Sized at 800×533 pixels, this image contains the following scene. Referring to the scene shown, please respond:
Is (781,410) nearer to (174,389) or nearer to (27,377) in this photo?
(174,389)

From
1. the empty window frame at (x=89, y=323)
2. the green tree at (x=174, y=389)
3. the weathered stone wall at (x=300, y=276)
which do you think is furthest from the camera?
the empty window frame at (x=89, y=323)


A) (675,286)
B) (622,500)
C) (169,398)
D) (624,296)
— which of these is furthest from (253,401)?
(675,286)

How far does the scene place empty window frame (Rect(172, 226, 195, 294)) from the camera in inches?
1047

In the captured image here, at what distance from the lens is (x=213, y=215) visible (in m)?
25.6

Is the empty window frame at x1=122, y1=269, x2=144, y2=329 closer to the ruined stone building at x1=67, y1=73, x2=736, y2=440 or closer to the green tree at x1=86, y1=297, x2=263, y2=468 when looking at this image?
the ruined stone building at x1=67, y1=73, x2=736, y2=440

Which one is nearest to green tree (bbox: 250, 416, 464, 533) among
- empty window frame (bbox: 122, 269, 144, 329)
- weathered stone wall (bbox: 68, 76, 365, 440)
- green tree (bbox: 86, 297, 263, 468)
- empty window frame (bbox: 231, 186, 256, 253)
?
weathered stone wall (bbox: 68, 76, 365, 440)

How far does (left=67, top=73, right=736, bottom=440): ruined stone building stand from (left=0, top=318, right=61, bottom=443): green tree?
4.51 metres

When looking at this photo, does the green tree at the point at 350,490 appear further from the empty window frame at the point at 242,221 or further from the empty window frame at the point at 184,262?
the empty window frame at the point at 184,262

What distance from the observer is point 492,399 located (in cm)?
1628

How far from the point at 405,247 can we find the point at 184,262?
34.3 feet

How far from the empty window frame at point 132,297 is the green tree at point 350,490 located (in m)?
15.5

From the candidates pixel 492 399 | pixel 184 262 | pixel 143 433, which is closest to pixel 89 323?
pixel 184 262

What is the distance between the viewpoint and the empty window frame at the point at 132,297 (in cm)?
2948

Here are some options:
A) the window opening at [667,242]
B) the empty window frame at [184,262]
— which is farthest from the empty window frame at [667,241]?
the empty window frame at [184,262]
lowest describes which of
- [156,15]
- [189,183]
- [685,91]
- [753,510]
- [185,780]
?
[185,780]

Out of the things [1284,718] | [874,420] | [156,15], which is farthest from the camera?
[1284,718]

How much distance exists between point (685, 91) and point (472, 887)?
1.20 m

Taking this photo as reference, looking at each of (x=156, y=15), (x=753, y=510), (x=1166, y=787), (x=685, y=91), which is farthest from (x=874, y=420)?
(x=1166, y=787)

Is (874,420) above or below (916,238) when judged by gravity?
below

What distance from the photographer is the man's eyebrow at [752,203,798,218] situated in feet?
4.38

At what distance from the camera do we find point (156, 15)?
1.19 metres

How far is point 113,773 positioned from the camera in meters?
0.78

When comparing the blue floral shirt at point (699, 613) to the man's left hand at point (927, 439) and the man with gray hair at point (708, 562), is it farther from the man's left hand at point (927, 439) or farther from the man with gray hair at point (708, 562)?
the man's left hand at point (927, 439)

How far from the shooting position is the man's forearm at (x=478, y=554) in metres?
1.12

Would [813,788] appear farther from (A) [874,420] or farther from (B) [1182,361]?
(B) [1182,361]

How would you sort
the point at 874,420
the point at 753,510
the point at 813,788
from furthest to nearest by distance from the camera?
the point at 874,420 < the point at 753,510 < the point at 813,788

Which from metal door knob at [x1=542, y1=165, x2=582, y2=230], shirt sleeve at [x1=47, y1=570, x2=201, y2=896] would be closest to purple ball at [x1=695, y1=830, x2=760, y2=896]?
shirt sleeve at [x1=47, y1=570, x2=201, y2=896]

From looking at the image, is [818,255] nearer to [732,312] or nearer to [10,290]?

* [What to work on]: Copy out the data from the line that contains "How far from the point" through the line that contains "1.19 metres", reproducing every line as it stands.

* [Problem solution]:
How far from the point at 405,247 can we find the point at 184,262?
34.3 feet

How far from the empty window frame at point 132,297 is the green tree at point 350,490 located (in m)?
15.5

From the candidates pixel 492 399 | pixel 184 262 | pixel 143 433, which is closest to pixel 89 323?
pixel 184 262

What is the distance between the viewpoint and the empty window frame at the point at 132,297 (in cm)?
2948

Here are some options:
A) the window opening at [667,242]
B) the empty window frame at [184,262]
— which is farthest from the empty window frame at [667,241]?
the empty window frame at [184,262]
lowest describes which of
- [156,15]
- [189,183]
- [685,91]
- [753,510]
- [185,780]
?
[185,780]

Out of the things [1284,718] | [874,420] | [156,15], which is farthest from the camera?
[1284,718]

How much distance exists between point (685, 91) and point (472, 887)?
1.20 m

Taking this photo as reference, looking at each of (x=156, y=15), (x=753, y=510), (x=1166, y=787), (x=685, y=91), which is farthest from (x=874, y=420)?
(x=1166, y=787)

Is (874,420) above or below (916,238) when judged by gravity?
below

What distance from the photographer is the man's eyebrow at [752,203,798,218] situated in feet?
4.38

At what distance from the camera do we find point (156, 15)?
1.19 metres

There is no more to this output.